Should you be worried amidst all the layoff news?

Though many tech companies announced layoffs last year, the job market overall is not in a dire state. Take job market indicators in the United States, for example, where many of the tech companies that have announced layoffs are headquartered. According to Crunchbase, more than 91,000 people were laid off across the tech industry in the U.S. However, as of December 2022, the country’s unemployment rate was at 3.5%, which is lower compared to the long-term average of 5.73% and is at a 10-year low.

In fact, according to Revelio Labs, 70% of people in the U.S. who’ve been laid off across the tech industry since March 2022 were able to find another job within three months. In fact, Revelio Labs also reports that 52% of these people have been able to find new jobs at higher salaries, meaning that the growth in tech industry salaries that has been steadily on the rise (up 42.6% on average from 2006 to 2021, according to Dice) is not slowing down any time soon.

This, coupled with the historically-low unemployment rate across the country, means that in spite of the layoffs, talent is not being left redundant from work — instead, they’re being shuffled to other employment opportunities.

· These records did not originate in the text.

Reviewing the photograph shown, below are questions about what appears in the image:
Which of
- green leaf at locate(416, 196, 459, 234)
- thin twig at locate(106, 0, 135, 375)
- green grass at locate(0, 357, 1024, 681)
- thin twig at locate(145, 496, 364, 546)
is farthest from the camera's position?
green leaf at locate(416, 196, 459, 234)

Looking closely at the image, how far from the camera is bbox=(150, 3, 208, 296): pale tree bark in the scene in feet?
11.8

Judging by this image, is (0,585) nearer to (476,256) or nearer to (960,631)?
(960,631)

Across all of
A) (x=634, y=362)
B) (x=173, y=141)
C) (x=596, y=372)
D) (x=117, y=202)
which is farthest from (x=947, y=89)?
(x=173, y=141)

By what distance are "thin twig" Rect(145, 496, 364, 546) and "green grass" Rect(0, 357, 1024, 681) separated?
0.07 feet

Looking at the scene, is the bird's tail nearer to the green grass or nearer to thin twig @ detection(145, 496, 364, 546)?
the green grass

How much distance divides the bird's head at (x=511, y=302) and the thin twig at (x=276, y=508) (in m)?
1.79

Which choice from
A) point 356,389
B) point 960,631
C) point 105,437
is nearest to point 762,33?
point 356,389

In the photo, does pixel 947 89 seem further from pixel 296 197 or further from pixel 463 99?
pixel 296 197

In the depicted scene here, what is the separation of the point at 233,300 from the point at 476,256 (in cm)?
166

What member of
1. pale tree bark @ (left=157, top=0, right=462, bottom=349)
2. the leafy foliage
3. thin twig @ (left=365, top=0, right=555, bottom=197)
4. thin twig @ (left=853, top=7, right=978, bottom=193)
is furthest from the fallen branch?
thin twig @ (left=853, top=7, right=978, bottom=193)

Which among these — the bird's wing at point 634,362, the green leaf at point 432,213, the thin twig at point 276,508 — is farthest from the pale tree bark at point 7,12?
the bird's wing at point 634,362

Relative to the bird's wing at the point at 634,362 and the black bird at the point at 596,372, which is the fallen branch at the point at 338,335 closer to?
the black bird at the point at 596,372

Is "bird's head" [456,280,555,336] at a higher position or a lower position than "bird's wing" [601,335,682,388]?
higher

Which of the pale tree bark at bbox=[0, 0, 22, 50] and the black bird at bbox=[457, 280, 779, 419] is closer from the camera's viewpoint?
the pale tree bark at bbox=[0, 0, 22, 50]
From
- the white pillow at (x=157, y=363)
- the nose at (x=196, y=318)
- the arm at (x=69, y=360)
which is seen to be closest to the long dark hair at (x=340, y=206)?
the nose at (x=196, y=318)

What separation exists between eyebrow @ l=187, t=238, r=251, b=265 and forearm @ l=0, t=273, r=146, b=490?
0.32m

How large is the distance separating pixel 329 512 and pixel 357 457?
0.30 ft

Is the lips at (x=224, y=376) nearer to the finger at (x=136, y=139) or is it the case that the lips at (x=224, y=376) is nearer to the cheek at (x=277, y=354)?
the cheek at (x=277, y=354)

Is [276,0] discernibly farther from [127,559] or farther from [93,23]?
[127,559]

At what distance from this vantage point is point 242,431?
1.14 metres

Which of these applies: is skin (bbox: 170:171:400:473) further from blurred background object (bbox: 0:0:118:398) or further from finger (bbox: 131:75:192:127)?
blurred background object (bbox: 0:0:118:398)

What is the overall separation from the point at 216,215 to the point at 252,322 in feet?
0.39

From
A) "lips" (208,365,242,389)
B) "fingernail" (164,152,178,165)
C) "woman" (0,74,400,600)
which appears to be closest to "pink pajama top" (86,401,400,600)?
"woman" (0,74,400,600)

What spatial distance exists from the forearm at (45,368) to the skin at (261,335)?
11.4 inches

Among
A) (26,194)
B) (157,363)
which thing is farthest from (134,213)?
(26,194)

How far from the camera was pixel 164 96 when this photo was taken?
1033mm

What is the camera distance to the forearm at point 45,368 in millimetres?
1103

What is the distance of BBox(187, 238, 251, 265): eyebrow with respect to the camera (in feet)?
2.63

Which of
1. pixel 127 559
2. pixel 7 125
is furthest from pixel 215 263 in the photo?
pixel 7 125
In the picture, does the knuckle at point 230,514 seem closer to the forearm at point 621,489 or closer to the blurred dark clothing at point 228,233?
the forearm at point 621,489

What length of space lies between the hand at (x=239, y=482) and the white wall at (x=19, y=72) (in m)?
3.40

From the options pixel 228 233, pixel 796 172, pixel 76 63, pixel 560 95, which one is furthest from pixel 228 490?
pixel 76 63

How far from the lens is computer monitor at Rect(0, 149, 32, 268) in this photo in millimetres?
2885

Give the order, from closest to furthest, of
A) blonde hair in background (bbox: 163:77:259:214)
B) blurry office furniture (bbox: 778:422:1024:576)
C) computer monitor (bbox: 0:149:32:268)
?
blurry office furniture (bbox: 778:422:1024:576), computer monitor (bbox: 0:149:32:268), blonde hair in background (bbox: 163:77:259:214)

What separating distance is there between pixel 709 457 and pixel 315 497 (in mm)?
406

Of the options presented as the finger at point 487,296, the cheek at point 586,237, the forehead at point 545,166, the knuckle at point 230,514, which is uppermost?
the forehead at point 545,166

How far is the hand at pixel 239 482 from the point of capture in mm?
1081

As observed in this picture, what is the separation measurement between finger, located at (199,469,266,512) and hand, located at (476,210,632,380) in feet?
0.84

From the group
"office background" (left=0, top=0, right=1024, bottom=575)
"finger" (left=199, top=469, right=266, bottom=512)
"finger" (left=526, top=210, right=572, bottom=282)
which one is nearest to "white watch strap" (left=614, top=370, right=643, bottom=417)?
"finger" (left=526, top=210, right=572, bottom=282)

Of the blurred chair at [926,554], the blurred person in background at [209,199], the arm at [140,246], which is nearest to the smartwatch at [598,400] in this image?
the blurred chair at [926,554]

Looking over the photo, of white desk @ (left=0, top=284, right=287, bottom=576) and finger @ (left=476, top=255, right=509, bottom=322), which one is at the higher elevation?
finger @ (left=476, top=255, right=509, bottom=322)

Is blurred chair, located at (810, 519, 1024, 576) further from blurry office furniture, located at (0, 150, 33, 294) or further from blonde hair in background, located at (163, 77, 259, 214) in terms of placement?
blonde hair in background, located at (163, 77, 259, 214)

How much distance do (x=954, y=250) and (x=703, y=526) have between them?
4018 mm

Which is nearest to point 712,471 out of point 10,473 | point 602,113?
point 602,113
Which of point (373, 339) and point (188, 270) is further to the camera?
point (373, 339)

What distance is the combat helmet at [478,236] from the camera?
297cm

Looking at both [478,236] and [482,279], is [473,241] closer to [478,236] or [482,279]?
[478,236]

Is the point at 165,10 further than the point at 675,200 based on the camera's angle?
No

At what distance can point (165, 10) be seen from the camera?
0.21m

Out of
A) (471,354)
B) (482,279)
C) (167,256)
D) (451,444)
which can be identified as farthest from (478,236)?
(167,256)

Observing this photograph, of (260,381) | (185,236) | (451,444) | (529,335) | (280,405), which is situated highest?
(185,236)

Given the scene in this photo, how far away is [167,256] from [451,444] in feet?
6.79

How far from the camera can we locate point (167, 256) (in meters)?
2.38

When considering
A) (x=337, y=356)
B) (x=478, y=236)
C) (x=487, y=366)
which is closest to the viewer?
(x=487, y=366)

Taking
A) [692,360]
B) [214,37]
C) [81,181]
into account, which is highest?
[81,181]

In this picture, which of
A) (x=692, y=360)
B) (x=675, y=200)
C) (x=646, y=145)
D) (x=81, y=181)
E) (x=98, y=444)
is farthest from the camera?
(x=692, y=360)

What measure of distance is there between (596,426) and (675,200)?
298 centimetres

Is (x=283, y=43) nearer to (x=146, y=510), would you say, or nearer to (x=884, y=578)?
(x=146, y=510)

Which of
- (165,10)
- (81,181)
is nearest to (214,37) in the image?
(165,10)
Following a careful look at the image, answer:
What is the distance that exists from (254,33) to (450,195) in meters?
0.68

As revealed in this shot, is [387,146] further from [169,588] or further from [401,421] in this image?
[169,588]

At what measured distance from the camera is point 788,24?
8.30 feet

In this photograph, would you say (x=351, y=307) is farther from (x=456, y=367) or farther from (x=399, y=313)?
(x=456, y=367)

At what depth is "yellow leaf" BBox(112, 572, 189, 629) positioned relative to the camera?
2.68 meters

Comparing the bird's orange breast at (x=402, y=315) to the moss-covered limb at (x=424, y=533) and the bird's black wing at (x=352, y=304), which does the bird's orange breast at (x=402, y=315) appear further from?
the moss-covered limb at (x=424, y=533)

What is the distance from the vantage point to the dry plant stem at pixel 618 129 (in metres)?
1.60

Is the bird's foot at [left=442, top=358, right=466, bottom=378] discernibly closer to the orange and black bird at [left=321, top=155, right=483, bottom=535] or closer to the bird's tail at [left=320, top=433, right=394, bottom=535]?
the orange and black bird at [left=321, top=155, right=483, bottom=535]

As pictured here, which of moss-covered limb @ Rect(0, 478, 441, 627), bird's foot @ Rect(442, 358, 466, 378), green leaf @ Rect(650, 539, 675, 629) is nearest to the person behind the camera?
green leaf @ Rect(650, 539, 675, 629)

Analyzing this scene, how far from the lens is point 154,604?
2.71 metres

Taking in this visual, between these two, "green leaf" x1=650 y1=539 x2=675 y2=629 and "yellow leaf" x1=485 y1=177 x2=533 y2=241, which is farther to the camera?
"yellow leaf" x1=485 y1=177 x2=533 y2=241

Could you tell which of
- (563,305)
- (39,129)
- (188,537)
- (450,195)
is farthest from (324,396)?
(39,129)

As the skillsets required to work in tech are often white-collar in nature, this reshuffling brings with it an opportunity to sprinkle some innovation magic in traditional industries that may not have been disrupted so heavily yet.

Overall, strong employment metrics also indicate that people are able to meet their personal financial plans and obligations, leading to strong consumer sentiment — and it’s this strong consumer demand that tech companies will rely on to ensure that this season of layoffs will be more constructive than detrimental to their businesses. Further, amidst looming recession talks, this also indicates that a true economic slowdown may in fact just be speculation.

What’s the path forward for startups in MENA?

If you’re the founder of, or investor in, a startup in the Middle East that is well-capitalized, the layoffs that are taking place worldwide are a ripe opportunity to attract global talent. If you’re based in the U.A.E., you’d be attracting job candidates with the existing appeal that the country has built to attract talent from abroad, being recently ranked the most attractive country for talent in the Arab region by IMD World Talent Ranking.

In addition to seizing the opportunity to build out your team, we suggest that you take the time to identify other risks you may be facing or could be vulnerable to in an unpredictable economic environment, and be prepared for a worst-case scenario. Then, identify what changes you can make to your financials to improve cash flow as a bracing cushion.

Meanwhile, take the time to address what this global trend means to your existing employees. Be transparent about your business trajectory and communicate with them clearly about what your staffing plans are during this time. And should the case be that you are taking on a hiring freeze or planning for a layoff round, then put together a plan to ensure that staff morale is not clouded with seeds of demotivation. Further, for staff that hold company ESOP (and, therefore, have an interest in the company’s valuation), share with them what your short and medium-term growth plans are so that they don’t jump ship to another company that is simultaneously seeking to hire talent during this time.

The truth is that bull markets follow bear markets; and so, the future of your company is not fated for doom and gloom if business fundamentals are carefully considered in the meanwhile.